If a canker-like sore persists or returns after drainage and a course of antibiotics, your dentist may refer you to an endodontist, a specialist in addressing root canal issues. While x-rays can provide beneficial information to an endodontist, he or she will have to rely upon observation, palpation, and experience to determine the best course of action.

Often times, the endodontist will elect to cut into your gum to gain access to the infected area for extensive draining and cleaning. If the tooth is not fractured, then this procedure, coupled with a course of antibiotics, can result in a full recovery.

If a fracture is discovered in one of your roots, then you are likely to experience recurring problems with that tooth, and in such cases, the best approach may be to simply pull the tooth. Root fractures are sometimes not visible on x-ray; they are usually discovered after your gums have been cut into for draining and cleaning.

An important point on root fractures: while they are readily discovered if they are on the front surface of the roots of your teeth, if they are on the back surface of one of your roots, it's quite possible that the fracture will not be detected by the endodontist. This is why it is important that your endodontist carefully observes and palpates your gums in front of and behind your teeth before he or she elects to cut, drain, and clean. If your gums are swollen and tender in front of and behind the affected tooth, there is a fairly good chance that one of the roots of the tooth has a fracture, in which case it may be best to pull the tooth rather than pay several hundred dollars cutting, draining, cleaning, and hoping. Please remember: all of this applies to a tooth that has already gone through a root canal procedure.

Ways to Keep Your Teeth and Gums Healthy

Here are some simple steps that you can take on a daily basis to keep your teeth and gums healthy, and reduce your chances of developing an infection that may necessitate a root canal procedure:

1. Give your mouth a good rinse after each meal. If possible, brush your teeth as well, paying careful attention to the back corners of your back molars. Keeping your mouth free of bits of food and their juices is essential to preventing tooth decay.

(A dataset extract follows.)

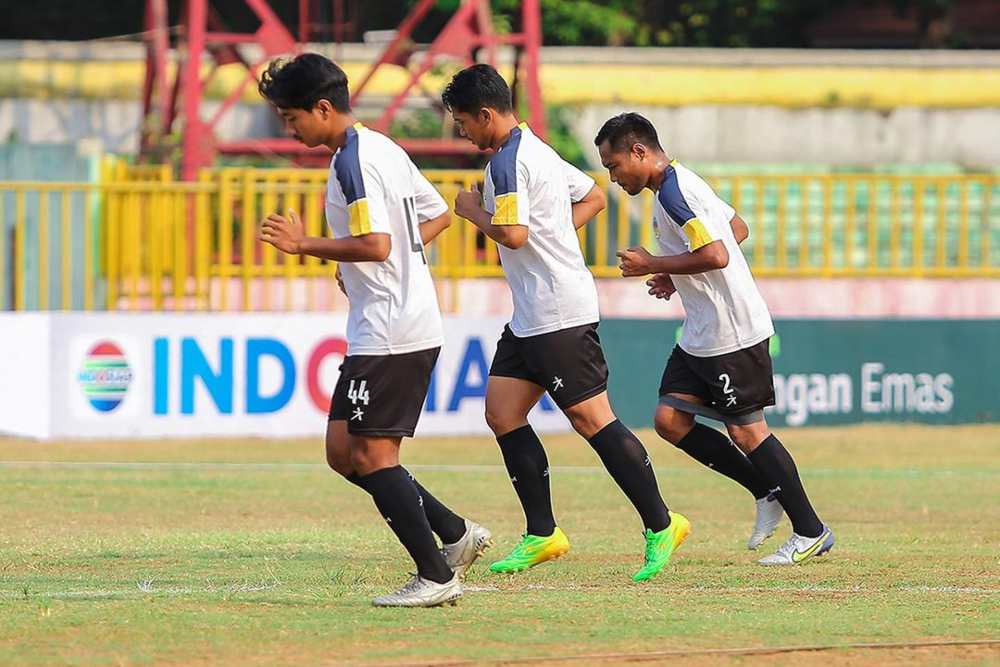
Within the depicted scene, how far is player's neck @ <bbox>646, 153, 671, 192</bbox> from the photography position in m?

2. Each evening before going to bed, give your mouth a good rinse and gargle with salt water. About 1/2 teaspoon of salt in 8 ounces of water is enough for most people. Salt water can act as a mild disinfectant, and is an effective cleansing solution for the oral cavity.

3. Be sure to floss at least once a day.

4. Eat plenty of green vegetables and chew them well. Consider including mineral-rich broths in your diet on a regular basis. Green vegetables and mineral-rich broths can help to build and maintain healthy teeth from the inside-out.

5. Be sure to ensure adequate vitamin D status; vitamin D is needed to maintain healthy teeth and bones.

For cleaning, I recommend a combination of Tooth Soap and any brand of natural tooth paste that agrees with you.